New from the Digital Service team at CMS: Blue Button 2.0 is a Medicare claims data API
The U.S. Digital Service team at the Centers for Medicare and Medicaid Services has released a new tool that aims to help us learn more from Medicare claims data.
CMS Administrator Seema Verma announced Blue Button 2.0, an application programming interface, or API, during her keynote at HIMSS on Tuesday morning. Blue Button 2.0 is an update to the original Blue Button built by CMS and the Department of Veterans Affairs in 2010.
The original version, as Director of Digital Service at the Department of Health and Human Services Shannon Sartin puts it, was literally a big blue button that Medicare recipients could click to download a PDF or plaintext file of their claims data. This was useful to Medicare beneficiaries, and more than 1 million people availed themselves of this option over the years. But eventually, Sartin said, people began to realize that this information could be useful to third parties like pharmacies, doctors and health care applications as well.

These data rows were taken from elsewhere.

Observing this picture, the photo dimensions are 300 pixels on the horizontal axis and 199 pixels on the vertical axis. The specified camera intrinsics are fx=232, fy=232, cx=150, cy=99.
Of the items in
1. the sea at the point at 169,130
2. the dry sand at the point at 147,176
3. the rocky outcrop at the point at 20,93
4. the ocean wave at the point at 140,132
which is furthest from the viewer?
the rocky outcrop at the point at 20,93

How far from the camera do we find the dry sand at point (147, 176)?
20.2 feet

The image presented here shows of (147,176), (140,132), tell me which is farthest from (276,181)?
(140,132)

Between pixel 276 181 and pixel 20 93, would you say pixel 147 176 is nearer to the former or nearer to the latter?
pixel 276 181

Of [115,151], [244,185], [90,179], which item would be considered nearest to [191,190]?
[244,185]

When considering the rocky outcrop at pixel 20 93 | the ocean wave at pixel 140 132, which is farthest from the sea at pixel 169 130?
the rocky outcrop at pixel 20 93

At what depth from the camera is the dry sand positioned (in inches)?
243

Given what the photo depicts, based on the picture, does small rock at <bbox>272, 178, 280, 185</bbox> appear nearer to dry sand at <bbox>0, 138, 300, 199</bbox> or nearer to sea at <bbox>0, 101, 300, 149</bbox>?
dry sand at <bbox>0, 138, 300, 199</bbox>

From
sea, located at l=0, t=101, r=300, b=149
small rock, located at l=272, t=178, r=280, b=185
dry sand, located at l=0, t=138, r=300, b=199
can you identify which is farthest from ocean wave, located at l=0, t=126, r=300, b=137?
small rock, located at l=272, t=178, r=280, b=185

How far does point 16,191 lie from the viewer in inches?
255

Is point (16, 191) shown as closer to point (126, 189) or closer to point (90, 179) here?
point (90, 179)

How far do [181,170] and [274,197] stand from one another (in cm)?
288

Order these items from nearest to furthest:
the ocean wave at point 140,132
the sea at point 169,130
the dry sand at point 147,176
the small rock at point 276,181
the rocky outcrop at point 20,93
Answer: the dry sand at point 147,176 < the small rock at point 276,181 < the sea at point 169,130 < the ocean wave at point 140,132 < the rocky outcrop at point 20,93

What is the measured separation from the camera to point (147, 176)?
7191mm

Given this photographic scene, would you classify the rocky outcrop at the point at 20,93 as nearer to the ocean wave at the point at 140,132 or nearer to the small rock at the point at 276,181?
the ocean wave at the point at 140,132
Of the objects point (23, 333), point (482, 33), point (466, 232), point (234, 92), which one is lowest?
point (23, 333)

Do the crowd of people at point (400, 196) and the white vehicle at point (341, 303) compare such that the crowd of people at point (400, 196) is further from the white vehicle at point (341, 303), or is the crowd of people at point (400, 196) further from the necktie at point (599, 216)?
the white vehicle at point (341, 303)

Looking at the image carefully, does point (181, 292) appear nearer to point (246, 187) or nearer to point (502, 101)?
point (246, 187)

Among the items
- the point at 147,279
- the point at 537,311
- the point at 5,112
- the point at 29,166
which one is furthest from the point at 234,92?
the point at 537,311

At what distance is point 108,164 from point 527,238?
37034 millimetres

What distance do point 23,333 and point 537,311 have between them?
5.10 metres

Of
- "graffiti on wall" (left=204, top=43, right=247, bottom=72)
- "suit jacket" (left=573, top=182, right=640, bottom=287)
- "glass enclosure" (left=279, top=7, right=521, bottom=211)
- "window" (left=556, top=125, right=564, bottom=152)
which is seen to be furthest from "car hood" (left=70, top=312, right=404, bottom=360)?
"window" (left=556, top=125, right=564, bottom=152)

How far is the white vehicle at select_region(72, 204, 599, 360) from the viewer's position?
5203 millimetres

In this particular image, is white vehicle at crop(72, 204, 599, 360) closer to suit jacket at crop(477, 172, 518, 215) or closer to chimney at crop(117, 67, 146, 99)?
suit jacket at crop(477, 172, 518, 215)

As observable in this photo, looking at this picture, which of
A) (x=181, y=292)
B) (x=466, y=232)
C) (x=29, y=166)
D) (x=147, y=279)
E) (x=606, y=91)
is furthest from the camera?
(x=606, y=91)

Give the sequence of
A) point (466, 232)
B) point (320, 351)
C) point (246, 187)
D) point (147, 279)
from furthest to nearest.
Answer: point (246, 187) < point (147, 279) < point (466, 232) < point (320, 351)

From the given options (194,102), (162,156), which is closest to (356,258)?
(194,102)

In text form, Sartin told FedScoop, an individual’s claims data is “really boring.” But collectively, all the data can “help to paint this longitudinal record or picture of who we are and our interactions with the health system.” As providers and patients get more interested in personalized, integrated health care, that picture becomes more valuable.
Blue Button 2.0 users will not be required to share their data. The new API — which contains contains four years of Medicare Part A, B and D data for 53 million Medicare beneficiaries — will allow individuals to choose which third parties receive data.
“Blue Button API adds new value for Medicare beneficiaries, providers, care organizations and health applications,” a USDS blog post on the announcement reads. “It supports various use cases in the areas of health care and life sciences. More specifically, Blue Button reduces patient burden, streamlines comprehensive longitudinal health information, and uncovers new insights about patient care.”
“For example,” the post goes on, “our API enables pharmacies to determine if a beneficiary gets healthier over time due to medication adherence.”
“The general perspective here is the more we can make available through a beneficiary-authorized transfer of data, the more we can let innovators step in to really look for new insights in health care,” Sartin said. This is the kind of stuff the U.S. Digital Service team loves, she added, because it’s an opportunity to let outsiders in to “help us figure out how to make health care better.”
According to the post, Blue Button 2.0 us currently running a developer preview that over 100 organizations have participated in. Companies that are working to integrate with Blue Button 2.0 include 23andMe, Verily Life Sciences (formerly Google Life Sciences), TechStars Health portfolio companies, PillPack and more.